(Dataset records begins)

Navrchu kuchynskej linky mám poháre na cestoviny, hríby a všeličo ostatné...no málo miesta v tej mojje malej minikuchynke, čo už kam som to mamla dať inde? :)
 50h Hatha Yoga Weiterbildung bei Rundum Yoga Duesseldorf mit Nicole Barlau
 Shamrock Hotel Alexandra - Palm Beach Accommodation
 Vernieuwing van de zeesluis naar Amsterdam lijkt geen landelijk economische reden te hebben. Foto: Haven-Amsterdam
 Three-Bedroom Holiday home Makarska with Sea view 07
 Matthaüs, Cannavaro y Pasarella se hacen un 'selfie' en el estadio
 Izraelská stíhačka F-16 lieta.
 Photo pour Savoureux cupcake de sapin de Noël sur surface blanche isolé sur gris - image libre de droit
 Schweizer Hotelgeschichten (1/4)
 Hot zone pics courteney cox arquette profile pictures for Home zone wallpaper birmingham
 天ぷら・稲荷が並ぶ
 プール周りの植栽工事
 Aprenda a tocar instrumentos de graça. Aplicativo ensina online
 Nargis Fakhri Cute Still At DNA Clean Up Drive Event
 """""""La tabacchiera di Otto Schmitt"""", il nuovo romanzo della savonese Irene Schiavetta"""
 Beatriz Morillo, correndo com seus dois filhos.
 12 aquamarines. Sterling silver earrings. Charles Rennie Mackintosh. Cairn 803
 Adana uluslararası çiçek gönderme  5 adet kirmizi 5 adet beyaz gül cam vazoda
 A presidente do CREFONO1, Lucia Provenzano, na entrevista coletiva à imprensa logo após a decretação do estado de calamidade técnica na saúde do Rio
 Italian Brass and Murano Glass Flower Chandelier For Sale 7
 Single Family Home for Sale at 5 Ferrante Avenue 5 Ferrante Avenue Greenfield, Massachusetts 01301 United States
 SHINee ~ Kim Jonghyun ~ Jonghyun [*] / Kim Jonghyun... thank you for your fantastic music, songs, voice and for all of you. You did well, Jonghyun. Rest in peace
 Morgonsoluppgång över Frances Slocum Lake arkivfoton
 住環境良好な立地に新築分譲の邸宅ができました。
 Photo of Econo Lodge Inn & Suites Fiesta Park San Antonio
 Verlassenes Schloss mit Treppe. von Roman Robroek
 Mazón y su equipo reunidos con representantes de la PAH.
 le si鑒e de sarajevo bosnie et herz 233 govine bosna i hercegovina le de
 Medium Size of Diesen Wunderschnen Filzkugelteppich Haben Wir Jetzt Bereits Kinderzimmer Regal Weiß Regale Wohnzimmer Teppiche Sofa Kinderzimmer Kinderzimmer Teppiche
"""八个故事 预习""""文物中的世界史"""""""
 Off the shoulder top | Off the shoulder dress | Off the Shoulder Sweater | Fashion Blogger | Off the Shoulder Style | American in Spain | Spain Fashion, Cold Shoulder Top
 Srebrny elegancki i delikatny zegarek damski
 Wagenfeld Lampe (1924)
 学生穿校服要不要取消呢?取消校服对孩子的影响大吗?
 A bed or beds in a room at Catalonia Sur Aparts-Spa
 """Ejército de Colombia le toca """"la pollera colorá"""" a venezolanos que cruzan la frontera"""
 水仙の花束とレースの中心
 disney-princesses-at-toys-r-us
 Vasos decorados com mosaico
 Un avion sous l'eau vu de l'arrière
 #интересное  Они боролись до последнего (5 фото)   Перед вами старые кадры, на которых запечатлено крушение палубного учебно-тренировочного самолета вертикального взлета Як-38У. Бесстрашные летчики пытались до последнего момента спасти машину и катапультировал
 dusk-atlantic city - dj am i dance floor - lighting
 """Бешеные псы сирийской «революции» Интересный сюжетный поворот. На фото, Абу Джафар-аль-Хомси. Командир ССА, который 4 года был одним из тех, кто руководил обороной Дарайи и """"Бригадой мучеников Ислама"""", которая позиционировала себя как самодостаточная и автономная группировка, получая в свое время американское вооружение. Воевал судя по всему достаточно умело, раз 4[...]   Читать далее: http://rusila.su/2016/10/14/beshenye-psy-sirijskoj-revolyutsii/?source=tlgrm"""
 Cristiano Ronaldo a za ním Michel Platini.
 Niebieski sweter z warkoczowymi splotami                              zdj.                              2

(Dataset records ends)

_Description of the task_
The required output is every line above that contains the string "фото".

_Answer below_
 #интересное  Они боролись до последнего (5 фото)   Перед вами старые кадры, на которых запечатлено крушение палубного учебно-тренировочного самолета вертикального взлета Як-38У. Бесстрашные летчики пытались до последнего момента спасти машину и катапультировал
 """Бешеные псы сирийской «революции» Интересный сюжетный поворот. На фото, Абу Джафар-аль-Хомси. Командир ССА, который 4 года был одним из тех, кто руководил обороной Дарайи и """"Бригадой мучеников Ислама"""", которая позиционировала себя как самодостаточная и автономная группировка, получая в свое время американское вооружение. Воевал судя по всему достаточно умело, раз 4[...]   Читать далее: http://rusila.su/2016/10/14/beshenye-psy-sirijskoj-revolyutsii/?source=tlgrm"""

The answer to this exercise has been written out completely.